Este fue posiblemente el mensaje más relevante para el sector empresarial: la agenda
económica dejó de ser un complemento de la relación bilateral para convertirse en una
herramienta de seguridad y competencia geopolítica.
Para Colombia, la oportunidad consiste en traducir la afinidad política en proyectos concretos, financiables y ejecutables. Para Estados Unidos, el desafío será demostrar que su oferta de inversión puede ser más rápida, competitiva y efectiva que las alternativas provenientes de China.
Una relación favorable, pero condicionada
La audiencia reveló diferencias importantes entre republicanos y demócratas. Salazar y los
representantes del Departamento de Estado destacaron la oportunidad de realineamiento
político y de cooperación con el nuevo gobierno. Meeks, Castro, Jackson, Stanton, Titus y
Wasserman Schultz insistieron en que la relación no debe depender exclusivamente de
afinidades ideológicas y reclamaron atención a los derechos humanos, la paz, las comunidades vulnerables y la eficacia del gasto.
Sin embargo, hubo una coincidencia de fondo: Colombia continúa siendo un socio estratégico para Estados Unidos y su estabilidad tiene consecuencias directas sobre la seguridad, la migración, el comercio y el equilibrio geopolítico del hemisferio.
Washington está dispuesto a abrir un nuevo capítulo, pero bajo una fórmula diferente.
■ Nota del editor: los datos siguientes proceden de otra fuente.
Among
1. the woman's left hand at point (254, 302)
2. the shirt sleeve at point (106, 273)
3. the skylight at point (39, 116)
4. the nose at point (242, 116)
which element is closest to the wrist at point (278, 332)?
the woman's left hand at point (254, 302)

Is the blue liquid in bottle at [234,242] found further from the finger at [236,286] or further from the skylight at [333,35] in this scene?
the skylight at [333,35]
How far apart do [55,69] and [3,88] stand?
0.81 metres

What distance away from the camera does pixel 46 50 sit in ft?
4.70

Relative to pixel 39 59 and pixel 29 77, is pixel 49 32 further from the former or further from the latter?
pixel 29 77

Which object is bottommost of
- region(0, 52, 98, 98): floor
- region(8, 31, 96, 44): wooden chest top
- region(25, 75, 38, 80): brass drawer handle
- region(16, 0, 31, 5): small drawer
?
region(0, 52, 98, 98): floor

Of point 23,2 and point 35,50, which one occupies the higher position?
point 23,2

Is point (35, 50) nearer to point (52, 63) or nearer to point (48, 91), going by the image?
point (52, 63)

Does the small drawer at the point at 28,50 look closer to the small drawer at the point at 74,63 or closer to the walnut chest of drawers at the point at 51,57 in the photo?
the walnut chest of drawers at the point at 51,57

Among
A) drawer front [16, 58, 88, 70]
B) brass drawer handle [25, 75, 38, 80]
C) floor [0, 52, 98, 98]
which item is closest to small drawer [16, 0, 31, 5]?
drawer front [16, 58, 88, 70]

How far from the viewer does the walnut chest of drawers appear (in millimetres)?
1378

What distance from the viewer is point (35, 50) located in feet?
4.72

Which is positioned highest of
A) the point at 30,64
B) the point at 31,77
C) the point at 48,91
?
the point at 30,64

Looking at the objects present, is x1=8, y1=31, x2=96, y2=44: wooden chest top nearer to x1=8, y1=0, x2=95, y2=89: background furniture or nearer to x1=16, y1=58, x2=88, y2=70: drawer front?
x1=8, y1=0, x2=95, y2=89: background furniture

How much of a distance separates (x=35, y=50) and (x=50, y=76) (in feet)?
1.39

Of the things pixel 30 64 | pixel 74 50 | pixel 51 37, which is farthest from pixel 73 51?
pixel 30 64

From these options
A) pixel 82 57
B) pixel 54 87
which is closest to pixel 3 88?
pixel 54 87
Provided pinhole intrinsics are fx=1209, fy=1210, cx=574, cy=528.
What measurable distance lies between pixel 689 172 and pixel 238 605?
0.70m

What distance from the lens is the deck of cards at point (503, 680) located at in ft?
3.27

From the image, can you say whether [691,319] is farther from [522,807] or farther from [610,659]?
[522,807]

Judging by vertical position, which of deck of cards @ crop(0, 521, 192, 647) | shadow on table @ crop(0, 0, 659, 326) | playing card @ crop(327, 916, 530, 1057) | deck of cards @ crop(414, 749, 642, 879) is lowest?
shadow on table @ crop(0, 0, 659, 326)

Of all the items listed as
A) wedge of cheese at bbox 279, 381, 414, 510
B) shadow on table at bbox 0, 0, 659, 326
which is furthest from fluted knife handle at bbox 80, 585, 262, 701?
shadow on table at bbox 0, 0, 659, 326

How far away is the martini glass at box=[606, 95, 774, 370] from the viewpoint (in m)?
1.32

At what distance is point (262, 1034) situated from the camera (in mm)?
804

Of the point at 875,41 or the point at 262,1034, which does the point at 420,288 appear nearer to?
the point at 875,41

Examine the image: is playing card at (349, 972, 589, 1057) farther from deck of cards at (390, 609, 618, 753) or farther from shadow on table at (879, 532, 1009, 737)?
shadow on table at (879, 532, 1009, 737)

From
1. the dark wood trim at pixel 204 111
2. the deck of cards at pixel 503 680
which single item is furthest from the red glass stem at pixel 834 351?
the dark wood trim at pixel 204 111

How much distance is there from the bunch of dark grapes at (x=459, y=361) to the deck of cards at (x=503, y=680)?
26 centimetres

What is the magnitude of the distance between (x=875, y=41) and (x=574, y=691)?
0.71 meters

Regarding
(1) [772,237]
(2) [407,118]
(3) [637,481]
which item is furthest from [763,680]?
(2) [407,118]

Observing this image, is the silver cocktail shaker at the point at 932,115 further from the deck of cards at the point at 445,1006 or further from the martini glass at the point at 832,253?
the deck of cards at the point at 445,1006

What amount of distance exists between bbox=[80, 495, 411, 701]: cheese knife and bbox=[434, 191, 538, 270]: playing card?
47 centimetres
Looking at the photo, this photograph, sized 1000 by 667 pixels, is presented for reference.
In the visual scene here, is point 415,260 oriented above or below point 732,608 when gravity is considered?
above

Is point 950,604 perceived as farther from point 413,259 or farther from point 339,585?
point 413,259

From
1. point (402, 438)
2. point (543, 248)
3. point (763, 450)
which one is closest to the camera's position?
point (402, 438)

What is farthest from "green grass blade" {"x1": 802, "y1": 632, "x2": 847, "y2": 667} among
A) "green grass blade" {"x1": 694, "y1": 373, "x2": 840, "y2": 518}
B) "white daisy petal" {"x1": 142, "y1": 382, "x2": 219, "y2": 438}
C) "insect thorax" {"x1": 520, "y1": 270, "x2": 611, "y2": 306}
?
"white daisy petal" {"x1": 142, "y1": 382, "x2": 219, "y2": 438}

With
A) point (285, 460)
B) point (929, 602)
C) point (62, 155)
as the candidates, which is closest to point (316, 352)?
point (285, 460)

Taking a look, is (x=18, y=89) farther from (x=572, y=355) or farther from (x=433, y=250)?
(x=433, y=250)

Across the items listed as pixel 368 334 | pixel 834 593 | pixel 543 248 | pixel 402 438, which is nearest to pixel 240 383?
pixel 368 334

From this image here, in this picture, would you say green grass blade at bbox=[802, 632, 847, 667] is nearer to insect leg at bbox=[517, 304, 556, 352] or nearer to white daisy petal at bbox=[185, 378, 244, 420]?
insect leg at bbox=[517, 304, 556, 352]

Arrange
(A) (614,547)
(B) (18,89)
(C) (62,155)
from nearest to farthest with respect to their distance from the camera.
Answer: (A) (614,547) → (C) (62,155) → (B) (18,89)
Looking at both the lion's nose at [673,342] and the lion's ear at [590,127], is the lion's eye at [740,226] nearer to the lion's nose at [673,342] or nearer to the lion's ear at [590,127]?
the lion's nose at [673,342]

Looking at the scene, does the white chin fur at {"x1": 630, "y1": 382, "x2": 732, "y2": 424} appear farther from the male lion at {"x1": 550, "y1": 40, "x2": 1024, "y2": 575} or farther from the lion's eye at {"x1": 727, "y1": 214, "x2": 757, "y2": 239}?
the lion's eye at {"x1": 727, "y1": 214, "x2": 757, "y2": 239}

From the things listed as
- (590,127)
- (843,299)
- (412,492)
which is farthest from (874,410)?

La
amistad histórica seguirá siendo importante; no obstante, la profundidad de la cooperación se medirá ahora en inversiones movilizadas, responsabilidades compartidas y resultados que
puedan demostrarse ante el Congreso.
El “nuevo comienzo” anunciado por María Elvira Salazar es, por tanto, una oportunidad real.
Pero también es una prueba. Estados Unidos está abriendo la puerta; corresponderá a
Colombia demostrar, desde los primeros días del nuevo gobierno, que sabe cómo atravesarla.